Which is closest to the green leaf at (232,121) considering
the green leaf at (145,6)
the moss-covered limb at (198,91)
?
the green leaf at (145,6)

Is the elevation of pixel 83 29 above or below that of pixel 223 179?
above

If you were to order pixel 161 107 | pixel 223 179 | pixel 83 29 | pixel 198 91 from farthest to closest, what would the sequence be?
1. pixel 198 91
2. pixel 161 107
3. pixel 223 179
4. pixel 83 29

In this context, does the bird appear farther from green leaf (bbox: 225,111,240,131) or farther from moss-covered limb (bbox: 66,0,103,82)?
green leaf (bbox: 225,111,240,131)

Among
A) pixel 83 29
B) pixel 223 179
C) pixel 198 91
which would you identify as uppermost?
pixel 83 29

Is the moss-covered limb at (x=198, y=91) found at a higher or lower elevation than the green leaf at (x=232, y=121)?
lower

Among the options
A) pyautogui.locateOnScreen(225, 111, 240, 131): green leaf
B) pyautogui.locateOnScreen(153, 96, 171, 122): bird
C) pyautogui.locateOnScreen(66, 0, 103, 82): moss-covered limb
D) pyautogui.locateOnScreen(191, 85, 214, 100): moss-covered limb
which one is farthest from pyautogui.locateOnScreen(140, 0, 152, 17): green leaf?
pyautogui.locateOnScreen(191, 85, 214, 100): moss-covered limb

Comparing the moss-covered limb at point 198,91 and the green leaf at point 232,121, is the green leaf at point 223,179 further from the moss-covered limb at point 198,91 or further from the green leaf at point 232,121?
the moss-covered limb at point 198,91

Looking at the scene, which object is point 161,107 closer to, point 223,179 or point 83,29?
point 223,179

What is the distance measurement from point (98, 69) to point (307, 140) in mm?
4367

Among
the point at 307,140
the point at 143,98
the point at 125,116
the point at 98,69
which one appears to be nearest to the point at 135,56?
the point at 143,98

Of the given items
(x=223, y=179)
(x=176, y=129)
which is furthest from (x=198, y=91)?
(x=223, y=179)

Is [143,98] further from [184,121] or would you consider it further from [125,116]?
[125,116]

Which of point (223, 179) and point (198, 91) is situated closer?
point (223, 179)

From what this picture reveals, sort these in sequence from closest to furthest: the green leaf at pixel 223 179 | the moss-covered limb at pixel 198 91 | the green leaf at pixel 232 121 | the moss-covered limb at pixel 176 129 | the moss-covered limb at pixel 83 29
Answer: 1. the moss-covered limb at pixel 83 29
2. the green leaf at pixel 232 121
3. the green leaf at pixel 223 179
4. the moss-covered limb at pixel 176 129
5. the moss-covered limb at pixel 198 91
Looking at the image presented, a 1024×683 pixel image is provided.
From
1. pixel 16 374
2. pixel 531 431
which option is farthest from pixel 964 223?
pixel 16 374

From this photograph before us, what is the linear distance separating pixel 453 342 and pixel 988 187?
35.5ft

####

> REQUEST: Repeat every record, exactly as written.

> SOLUTION BELOW:
Which is closest to the green leaf at (232,121) considering
the green leaf at (145,6)
the moss-covered limb at (198,91)
?
the green leaf at (145,6)

Is the elevation of pixel 83 29 above or below that of pixel 223 179?
above

If you were to order pixel 161 107 | pixel 223 179 | pixel 83 29 | pixel 198 91 from farthest to closest, what would the sequence be?
1. pixel 198 91
2. pixel 161 107
3. pixel 223 179
4. pixel 83 29

In this context, does the bird appear farther from green leaf (bbox: 225,111,240,131) or farther from moss-covered limb (bbox: 66,0,103,82)?
green leaf (bbox: 225,111,240,131)

Among
A) pixel 83 29
B) pixel 223 179
C) pixel 198 91
which would you identify as uppermost?
pixel 83 29

Is the moss-covered limb at (x=198, y=91) found at a higher or lower elevation than the green leaf at (x=232, y=121)?
lower

Among the options
A) pyautogui.locateOnScreen(225, 111, 240, 131): green leaf
B) pyautogui.locateOnScreen(153, 96, 171, 122): bird
C) pyautogui.locateOnScreen(66, 0, 103, 82): moss-covered limb
D) pyautogui.locateOnScreen(191, 85, 214, 100): moss-covered limb
which one is farthest from pyautogui.locateOnScreen(140, 0, 152, 17): green leaf?
pyautogui.locateOnScreen(191, 85, 214, 100): moss-covered limb

Comparing the moss-covered limb at point 198,91 and the green leaf at point 232,121, is the green leaf at point 223,179 further from the moss-covered limb at point 198,91 or further from the green leaf at point 232,121?
the moss-covered limb at point 198,91

Looking at the scene, which object is point 161,107 closer to, point 223,179 or point 83,29?
point 223,179

What is the distance measurement from point (98, 69) to point (307, 140) in mm?
4367

Among
the point at 307,140
the point at 143,98
the point at 125,116
the point at 98,69
which one appears to be nearest to the point at 135,56?
the point at 143,98

Of the given items
(x=223, y=179)
(x=176, y=129)
which is furthest from (x=198, y=91)?
(x=223, y=179)

Is [143,98] further from [184,121] or would you consider it further from [125,116]?
[125,116]

Which of point (223, 179) and point (198, 91) is situated closer?
point (223, 179)

From what this picture reveals, sort these in sequence from closest to furthest: the green leaf at pixel 223 179 | the moss-covered limb at pixel 198 91 | the green leaf at pixel 232 121 | the moss-covered limb at pixel 176 129 | the moss-covered limb at pixel 83 29
Answer: 1. the moss-covered limb at pixel 83 29
2. the green leaf at pixel 232 121
3. the green leaf at pixel 223 179
4. the moss-covered limb at pixel 176 129
5. the moss-covered limb at pixel 198 91
Looking at the image presented, a 1024×683 pixel image is provided.
From
1. pixel 16 374
2. pixel 531 431
which option is farthest from pixel 964 223?
pixel 16 374

From this photograph before us, what is the linear distance separating pixel 453 342 and pixel 988 187?
35.5ft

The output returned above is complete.